The Chairman and Chief Executive Officer has the duties and responsibilities conferred by law.

He regularly presents the Group’s performance, outlook and strategy to the financial community, in particular through roadshows. Mr Huillard chairs both the Executive Committee and the Management and Coordination Committee. He also chairs the VINCI Risk Committee, with powers to delegate this function.

Organisation of VINCI’s Executive Management and corporate management structures

Xavier Huillard has formed the Executive Committee comprising the Group’s main operational and functional senior executives, which had 13 members at 6 February 2025. The information required under Article L.22-10-10 2° of the French Commercial Code on the means by which the Company aims to achieve gender balance at the highest executive levels is provided in paragraph 3.1.3.3, “Equal opportunities, the foundation for VINCI’s culture”, of the Sustainability report, page 249.

As VINCI’s Chief Operating Officer, Pierre Anjolras, currently oversees the Group’s operational activities pursued by its various businesses as well as the initiatives carried out on behalf of VINCI by the Leonard innovation and foresight platform, La Fabrique de la Cité, and Rêve de Scènes Urbaines.

Nicolas Notebaert, Chairman of VINCI Concessions, now supervises VINCI Autoroutes in his new position as Chief Executive Officer of Concessions at VINCI. In this role, he reports to Mr Anjolras.

Christian Labeyrie, who also serves as Executive Vice-President of VINCI, is the Group’s Chief Financial Officer. Apart from his leadership of the Group’s Finance Department, he oversees the activities of VINCI Assurances, VINCI Re, VINCI Immobilier and the Information Systems Department. In this role, he reports to Mr Huillard.
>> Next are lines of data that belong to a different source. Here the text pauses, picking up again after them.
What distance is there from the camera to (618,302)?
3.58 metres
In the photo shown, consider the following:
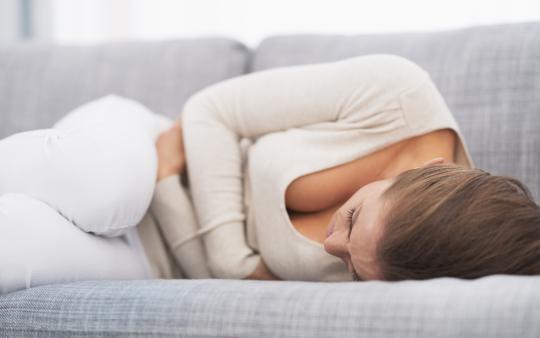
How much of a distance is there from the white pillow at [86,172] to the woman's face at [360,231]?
35cm

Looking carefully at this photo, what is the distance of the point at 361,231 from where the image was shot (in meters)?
0.92

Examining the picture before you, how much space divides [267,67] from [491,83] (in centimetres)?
53

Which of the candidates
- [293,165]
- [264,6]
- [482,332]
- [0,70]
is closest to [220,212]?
[293,165]

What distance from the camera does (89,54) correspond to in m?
1.76

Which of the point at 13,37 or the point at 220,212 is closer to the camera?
the point at 220,212

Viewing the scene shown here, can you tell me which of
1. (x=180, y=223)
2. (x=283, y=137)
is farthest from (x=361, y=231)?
(x=180, y=223)

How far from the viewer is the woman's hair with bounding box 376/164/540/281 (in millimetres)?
820

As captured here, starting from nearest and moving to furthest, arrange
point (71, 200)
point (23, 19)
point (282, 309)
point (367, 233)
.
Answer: point (282, 309)
point (367, 233)
point (71, 200)
point (23, 19)

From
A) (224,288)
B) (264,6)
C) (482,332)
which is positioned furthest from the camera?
(264,6)

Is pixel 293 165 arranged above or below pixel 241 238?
above

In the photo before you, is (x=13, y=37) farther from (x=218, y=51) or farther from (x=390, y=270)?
(x=390, y=270)

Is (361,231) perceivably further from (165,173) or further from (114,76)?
(114,76)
The Executive Committee approves and monitors the implementation of the Group’s cross-cutting policies, particularly in the areas of risk management, finance, human resources, safety, IT and insurance. It provides for frequent and regular exchanges on matters of importance relating to the Group’s activities. The Executive Committee met 20 times in 2024.

The Management and Coordination Committee is composed of the members of the Executive Committee, together with the key operational and functional senior executives of the Group’s main companies, and had 33 members at 6 February 2025. Its purpose is to ensure broad consultation on VINCI’s strategy, the challenges it faces and its development as well as on cross-cutting policies within the Group. The Management and Coordination Committee met four times in 2024.

Lead Director

At its meeting of 12 April 2022 held immediately after the Shareholders’ General Meeting, the Board reappointed Yannick Assouad to the position of Lead Director to which she had been named on 1 November 2018, for a further period lasting until the end of her term of office as Director at the close of the Shareholders’ General Meeting of 17 April 2025.
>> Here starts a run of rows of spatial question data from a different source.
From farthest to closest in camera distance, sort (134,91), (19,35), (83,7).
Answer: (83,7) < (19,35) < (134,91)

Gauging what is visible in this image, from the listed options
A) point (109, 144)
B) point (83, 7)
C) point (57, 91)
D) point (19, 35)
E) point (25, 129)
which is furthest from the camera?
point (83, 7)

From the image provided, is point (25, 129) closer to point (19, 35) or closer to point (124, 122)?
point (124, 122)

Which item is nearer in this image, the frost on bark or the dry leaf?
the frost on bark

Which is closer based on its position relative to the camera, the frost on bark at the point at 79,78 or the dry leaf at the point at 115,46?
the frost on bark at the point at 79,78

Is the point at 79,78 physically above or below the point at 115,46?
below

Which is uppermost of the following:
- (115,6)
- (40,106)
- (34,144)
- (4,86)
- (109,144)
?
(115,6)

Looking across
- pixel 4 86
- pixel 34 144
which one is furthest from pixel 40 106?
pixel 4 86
A resolution will be put to this meeting to renew Ms Assouad’s term of office as Director, but the Board will not be reappointing her as Lead Director since she will no longer officially meet the independence criteria recommended by the Afep-Medef code.

Given that Xavier Huillard will also not be able to officially meet the independence criteria recommended by the Afep-Medef code, the Board intends to appoint one of its independent members as its new Lead Director.

The purpose of the position of Lead Director is to have a Board member who can serve as a point of contact distinct from the Chairman and Chief Executive Officer and who also has the personal powers necessary to guarantee the Board’s responsiveness in all circumstances. In accordance with the Board’s internal rules, the Lead Director is authorised to request the addition of any item to the agenda of a Board meeting or ask the Chairman to call a Board meeting.

The Lead Director has the duties and responsibilities laid down in the Board’s internal rules, which are reiterated in paragraph 2.1 above.

Yannick Assouad, who also chairs the Appointments and Corporate Governance Committee, has drawn up a report on the performance of her duties in 2024 (see the Report of the Lead Director of the Board of Directors, page 313).